_Problem details_
Please return the full listing below without altering anything.

_Exercise data_
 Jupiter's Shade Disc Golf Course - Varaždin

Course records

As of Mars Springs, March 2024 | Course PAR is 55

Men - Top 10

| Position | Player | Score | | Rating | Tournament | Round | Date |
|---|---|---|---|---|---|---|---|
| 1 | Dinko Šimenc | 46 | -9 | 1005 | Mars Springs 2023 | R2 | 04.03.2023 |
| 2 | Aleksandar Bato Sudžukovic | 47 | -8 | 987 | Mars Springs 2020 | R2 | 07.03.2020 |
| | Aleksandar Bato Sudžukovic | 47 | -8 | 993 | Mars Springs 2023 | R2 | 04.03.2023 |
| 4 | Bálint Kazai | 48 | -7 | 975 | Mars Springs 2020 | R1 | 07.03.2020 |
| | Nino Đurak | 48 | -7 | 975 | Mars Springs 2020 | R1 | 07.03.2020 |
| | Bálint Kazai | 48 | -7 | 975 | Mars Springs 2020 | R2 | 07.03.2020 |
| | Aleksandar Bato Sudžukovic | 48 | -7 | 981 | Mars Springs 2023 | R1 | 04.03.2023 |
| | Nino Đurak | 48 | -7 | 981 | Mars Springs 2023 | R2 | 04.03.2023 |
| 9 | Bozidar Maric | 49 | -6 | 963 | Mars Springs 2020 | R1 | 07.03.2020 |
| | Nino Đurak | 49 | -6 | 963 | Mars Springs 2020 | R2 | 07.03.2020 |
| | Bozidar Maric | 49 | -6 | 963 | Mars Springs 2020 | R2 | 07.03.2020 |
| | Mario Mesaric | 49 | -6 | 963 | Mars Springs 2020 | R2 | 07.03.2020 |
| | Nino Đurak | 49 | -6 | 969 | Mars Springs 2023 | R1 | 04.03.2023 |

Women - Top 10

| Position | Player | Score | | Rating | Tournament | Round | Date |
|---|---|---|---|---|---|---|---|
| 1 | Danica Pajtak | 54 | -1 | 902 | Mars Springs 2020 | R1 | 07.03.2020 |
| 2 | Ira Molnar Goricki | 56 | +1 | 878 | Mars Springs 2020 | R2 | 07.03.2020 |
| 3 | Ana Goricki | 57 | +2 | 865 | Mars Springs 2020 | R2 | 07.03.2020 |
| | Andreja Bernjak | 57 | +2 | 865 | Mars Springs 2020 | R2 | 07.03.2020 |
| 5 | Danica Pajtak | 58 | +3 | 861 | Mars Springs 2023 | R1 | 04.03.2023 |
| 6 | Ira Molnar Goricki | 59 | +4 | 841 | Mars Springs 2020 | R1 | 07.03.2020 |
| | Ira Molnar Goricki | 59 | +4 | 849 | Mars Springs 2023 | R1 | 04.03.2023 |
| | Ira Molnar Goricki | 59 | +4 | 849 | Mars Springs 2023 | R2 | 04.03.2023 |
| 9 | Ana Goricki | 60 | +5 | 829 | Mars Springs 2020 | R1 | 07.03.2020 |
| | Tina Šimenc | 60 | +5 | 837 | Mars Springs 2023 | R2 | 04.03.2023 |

_Response_
 Jupiter's Shade Disc Golf Course - Varaždin

Course records

As of Mars Springs, March 2024 | Course PAR is 55

Men - Top 10

| Position | Player | Score | | Rating | Tournament | Round | Date |
|---|---|---|---|---|---|---|---|
| 1 | Dinko Šimenc | 46 | -9 | 1005 | Mars Springs 2023 | R2 | 04.03.2023 |
| 2 | Aleksandar Bato Sudžukovic | 47 | -8 | 987 | Mars Springs 2020 | R2 | 07.03.2020 |
| | Aleksandar Bato Sudžukovic | 47 | -8 | 993 | Mars Springs 2023 | R2 | 04.03.2023 |
| 4 | Bálint Kazai | 48 | -7 | 975 | Mars Springs 2020 | R1 | 07.03.2020 |
| | Nino Đurak | 48 | -7 | 975 | Mars Springs 2020 | R1 | 07.03.2020 |
| | Bálint Kazai | 48 | -7 | 975 | Mars Springs 2020 | R2 | 07.03.2020 |
| | Aleksandar Bato Sudžukovic | 48 | -7 | 981 | Mars Springs 2023 | R1 | 04.03.2023 |
| | Nino Đurak | 48 | -7 | 981 | Mars Springs 2023 | R2 | 04.03.2023 |
| 9 | Bozidar Maric | 49 | -6 | 963 | Mars Springs 2020 | R1 | 07.03.2020 |
| | Nino Đurak | 49 | -6 | 963 | Mars Springs 2020 | R2 | 07.03.2020 |
| | Bozidar Maric | 49 | -6 | 963 | Mars Springs 2020 | R2 | 07.03.2020 |
| | Mario Mesaric | 49 | -6 | 963 | Mars Springs 2020 | R2 | 07.03.2020 |
| | Nino Đurak | 49 | -6 | 969 | Mars Springs 2023 | R1 | 04.03.2023 |

Women - Top 10

| Position | Player | Score | | Rating | Tournament | Round | Date |
|---|---|---|---|---|---|---|---|
| 1 | Danica Pajtak | 54 | -1 | 902 | Mars Springs 2020 | R1 | 07.03.2020 |
| 2 | Ira Molnar Goricki | 56 | +1 | 878 | Mars Springs 2020 | R2 | 07.03.2020 |
| 3 | Ana Goricki | 57 | +2 | 865 | Mars Springs 2020 | R2 | 07.03.2020 |
| | Andreja Bernjak | 57 | +2 | 865 | Mars Springs 2020 | R2 | 07.03.2020 |
| 5 | Danica Pajtak | 58 | +3 | 861 | Mars Springs 2023 | R1 | 04.03.2023 |
| 6 | Ira Molnar Goricki | 59 | +4 | 841 | Mars Springs 2020 | R1 | 07.03.2020 |
| | Ira Molnar Goricki | 59 | +4 | 849 | Mars Springs 2023 | R1 | 04.03.2023 |
| | Ira Molnar Goricki | 59 | +4 | 849 | Mars Springs 2023 | R2 | 04.03.2023 |
| 9 | Ana Goricki | 60 | +5 | 829 | Mars Springs 2020 | R1 | 07.03.2020 |
| | Tina Šimenc | 60 | +5 | 837 | Mars Springs 2023 | R2 | 04.03.2023 |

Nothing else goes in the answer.